Europe's breathing a sigh of relief after Donald Trump and the European Commission President agreed to tackle their transatlantic trade row.
But France is cautioning that any deal must be limited and benefit both sides.
Neither EU officials nor the White House offered many details about the agreement. In large part, it appears to be symbolic.
"It's really the first time that this administration and the president have said that trade can be win-win, at least he said that the trade between the US and the EU can be a win-win situation," said Peter Rashish, from Johns Hopkins University in Washington.
"Previously, there has been tendency to see trade more of a win-lose and to see the US more of a victim. So that's very positive."
After the Washington talks, Trump highlighted benefits for US farmers, saying the EU was going to start buying a lot of soybeans.
But commentators say that's already been happening since prices plunged in June. China has largely stopped buying them in reaction to Trump's tariffs targeted at the country.
France's Finance Minister welcomed the discussions with Washington but said he doesn't want to enter into a wide-ranging negotiation.

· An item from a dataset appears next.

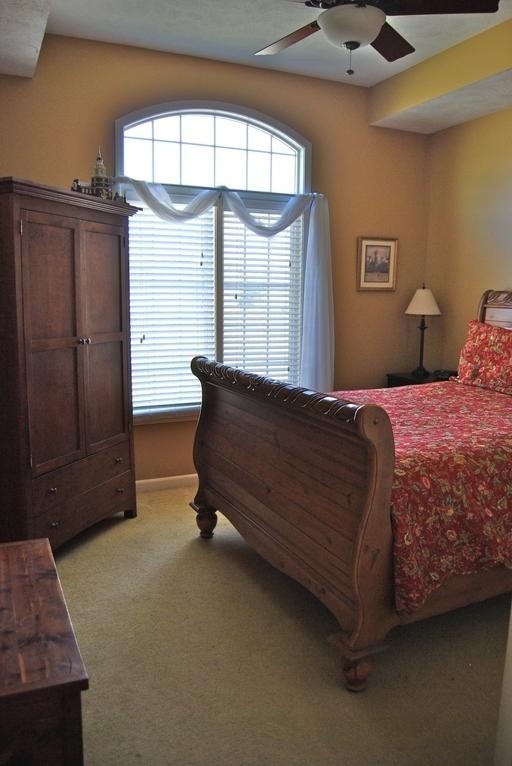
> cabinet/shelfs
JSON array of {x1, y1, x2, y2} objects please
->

With French framers forming a strong lobby, he added that agriculture must remain outside.
And, even if car import tariffs aren't completely off the table, the EU Commission President Jean Claude Juncker has played his part extremely well, say some.
Former WTO Director-General Pascal Lamy told Euronews: "He (Juncker) did not come with EU concessions, but he came with the result of the discussions with the Chinese and the EU is and that's the way to understand it, it is siding with US to put pressure on China and siding with China to put pressure on the US."
But given Trump's unpredictability, we're unlikely to have seen the back of this trade saga just yet.